**Task instructions**
Find the string "trap" in the data, and copy out each line that has it.

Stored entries
○ ○ ○ ○ ○ ○ ○
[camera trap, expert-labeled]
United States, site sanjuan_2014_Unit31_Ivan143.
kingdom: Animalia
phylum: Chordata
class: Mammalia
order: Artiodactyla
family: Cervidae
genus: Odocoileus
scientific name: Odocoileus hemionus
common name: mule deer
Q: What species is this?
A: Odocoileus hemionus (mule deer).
○ ○ ○ ○ ○ ○ ○
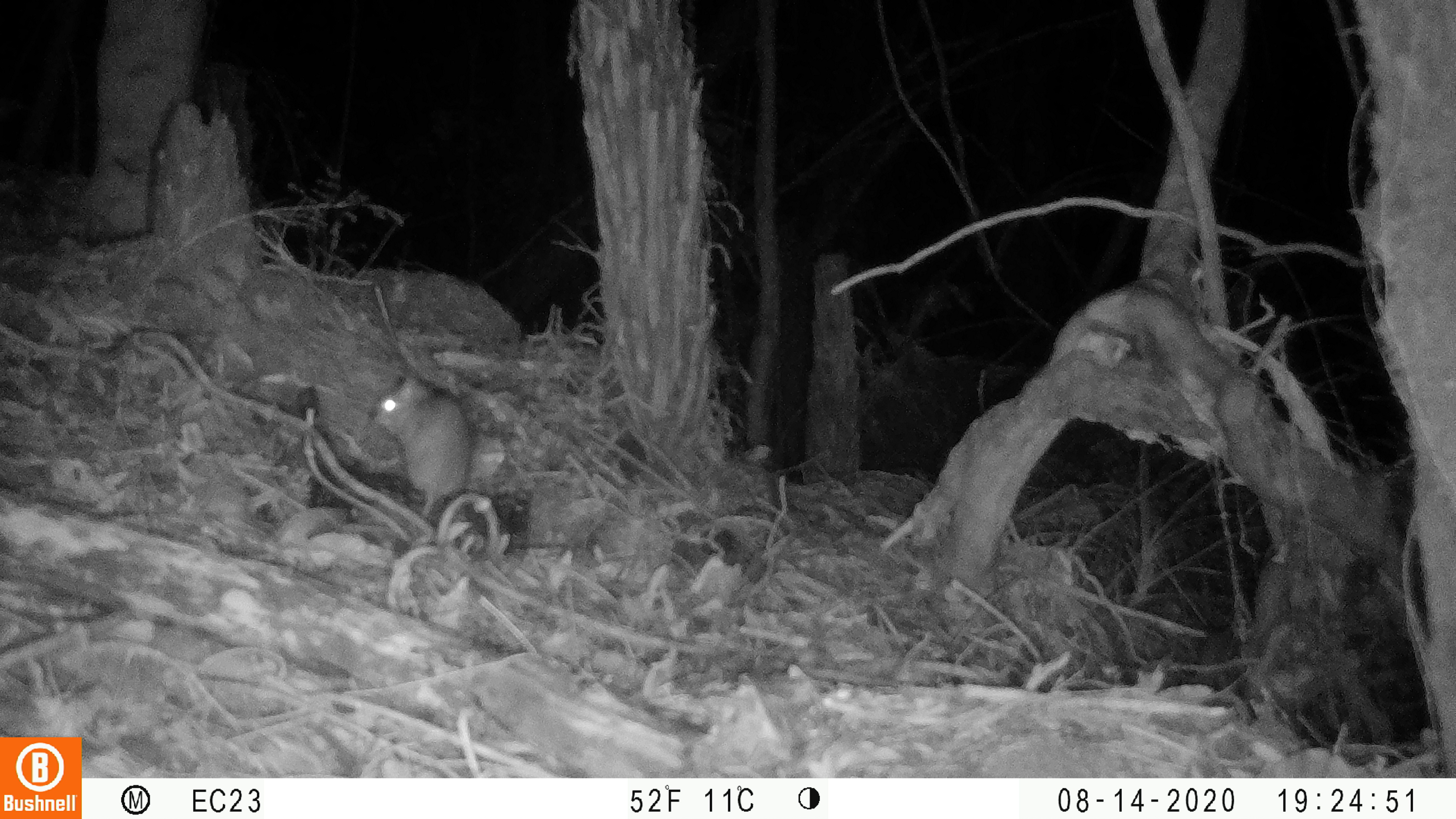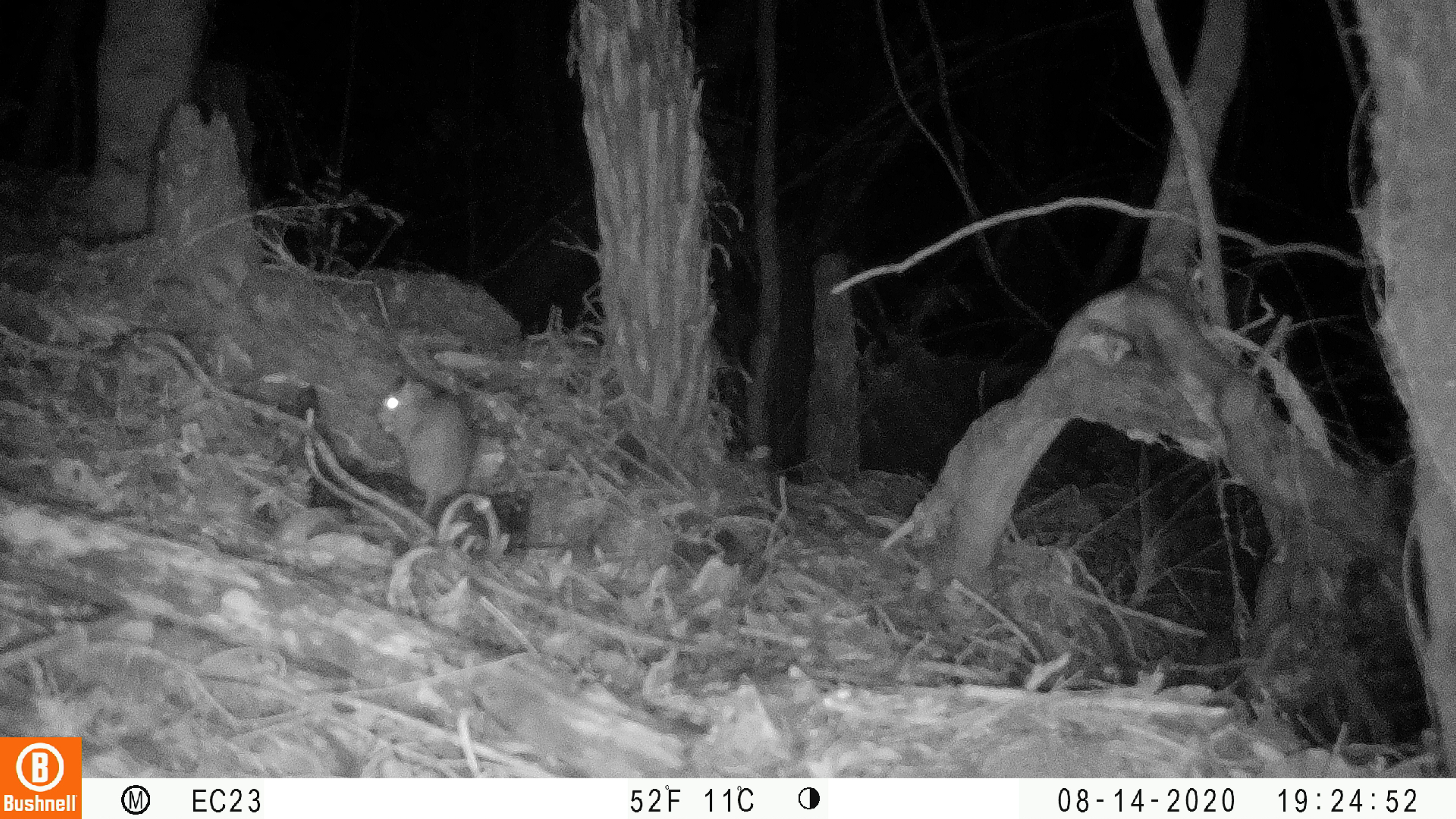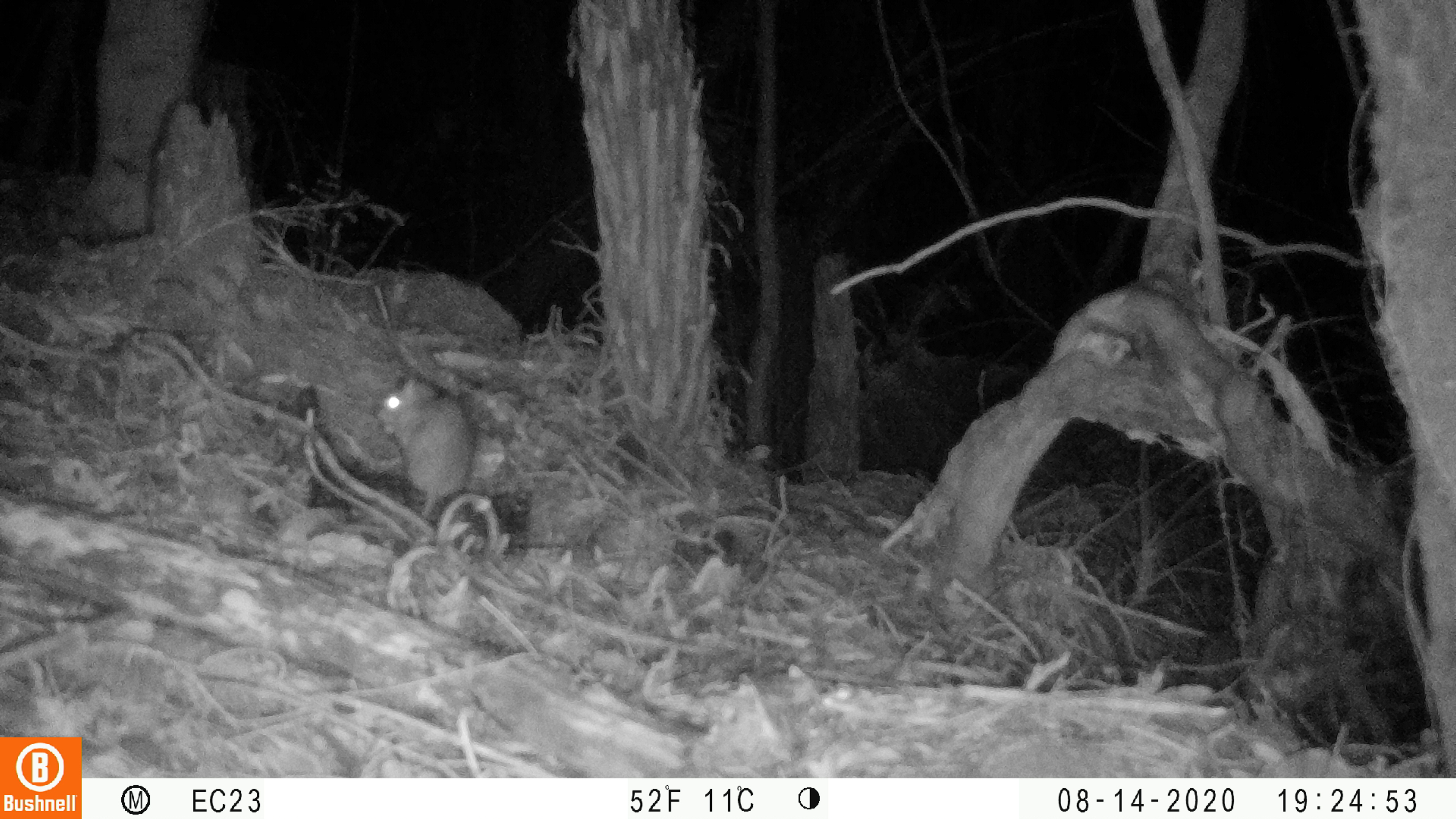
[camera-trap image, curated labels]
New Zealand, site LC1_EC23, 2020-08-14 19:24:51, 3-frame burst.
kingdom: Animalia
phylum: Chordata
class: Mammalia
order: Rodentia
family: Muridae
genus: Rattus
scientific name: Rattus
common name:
○ ○ ○ ○ ○ ○ ○
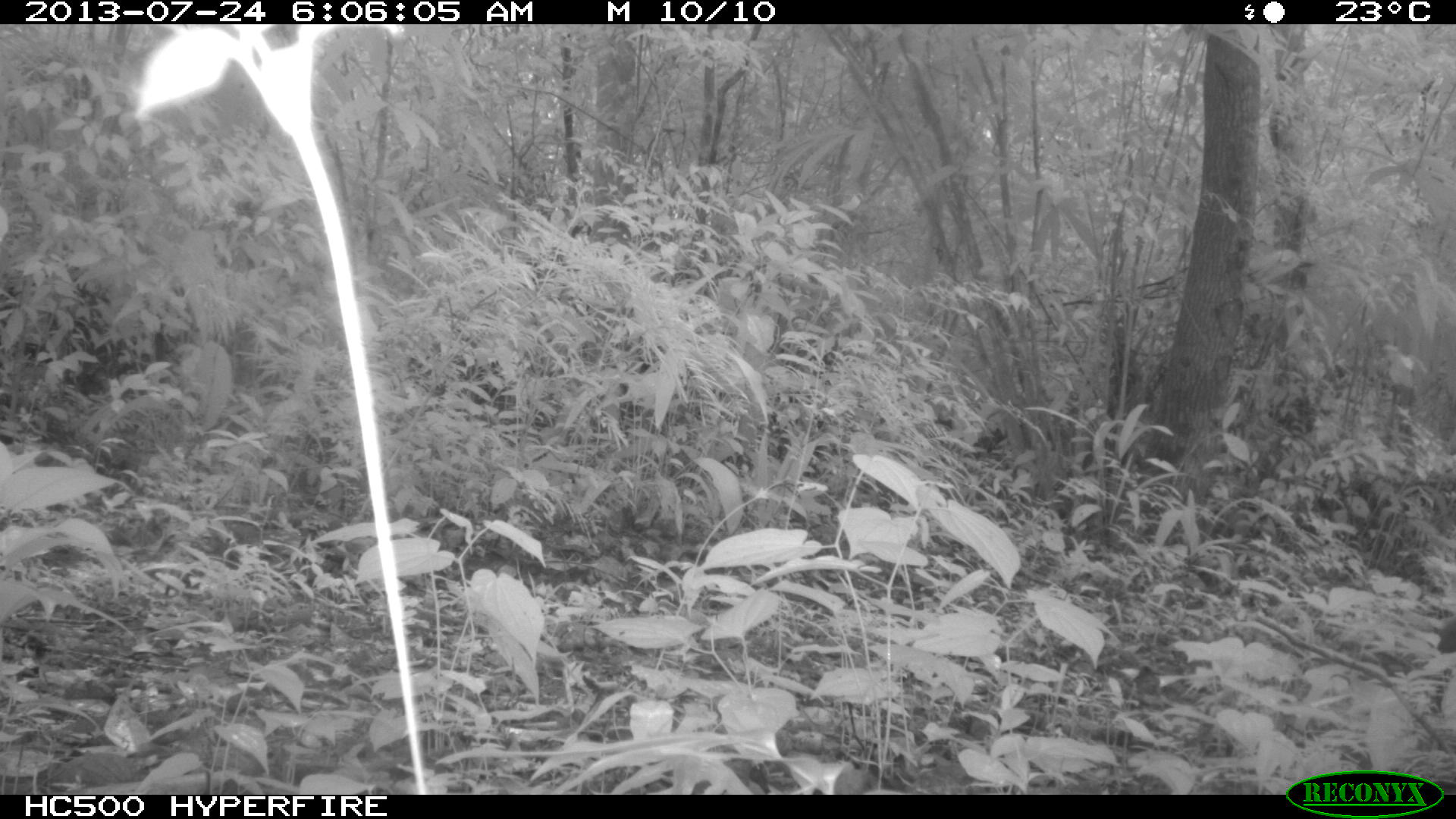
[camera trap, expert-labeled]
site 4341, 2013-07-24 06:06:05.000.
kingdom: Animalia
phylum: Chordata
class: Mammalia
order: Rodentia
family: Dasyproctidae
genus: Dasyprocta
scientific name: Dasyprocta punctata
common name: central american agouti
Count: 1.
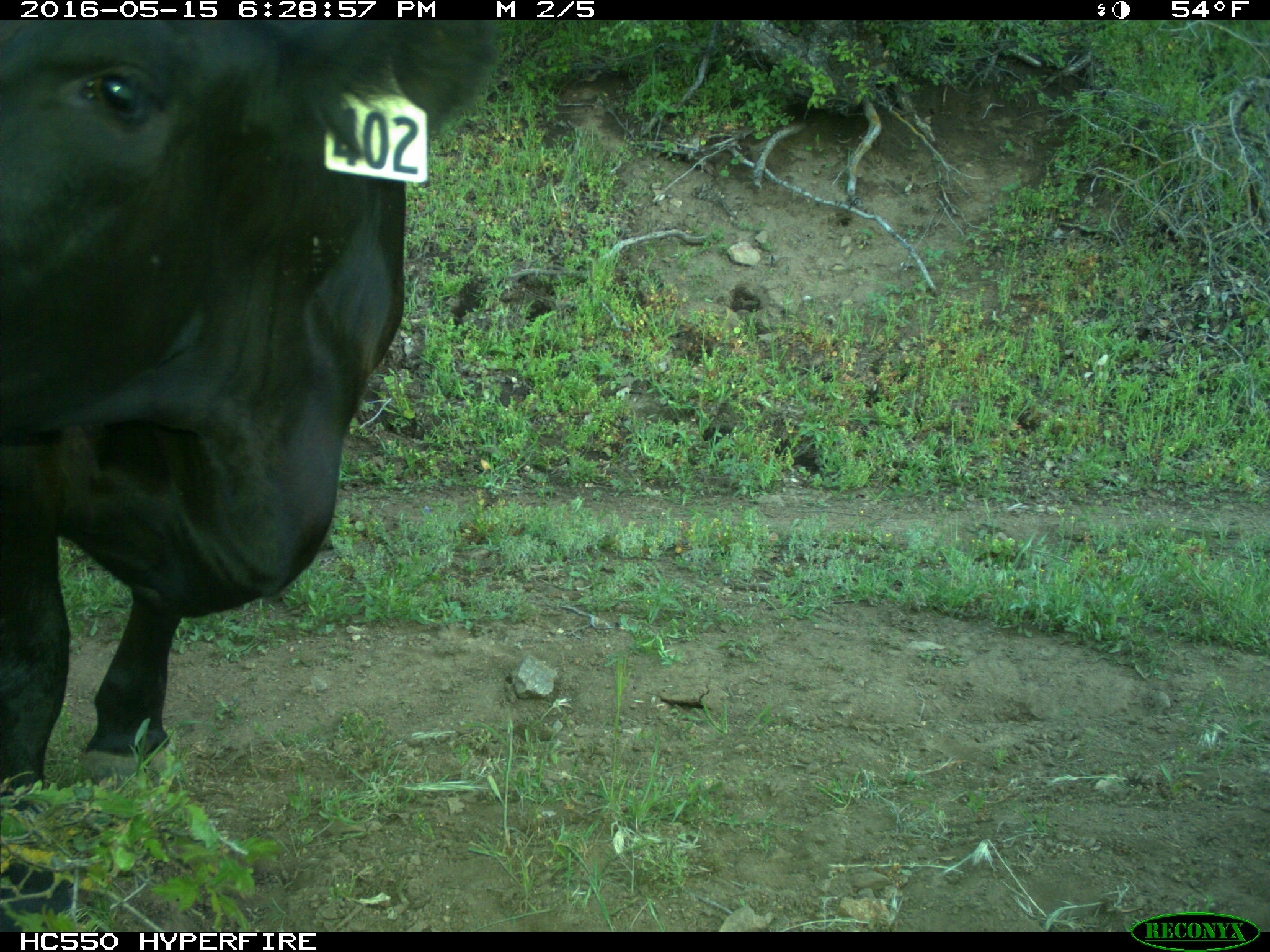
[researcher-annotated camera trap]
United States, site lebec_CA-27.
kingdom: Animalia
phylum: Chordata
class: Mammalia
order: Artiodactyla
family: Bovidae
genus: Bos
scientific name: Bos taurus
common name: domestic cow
○ ○ ○ ○ ○ ○ ○
**Answer**
[camera trap, expert-labeled]
[camera-trap image, curated labels]
[camera trap, expert-labeled]
[researcher-annotated camera trap]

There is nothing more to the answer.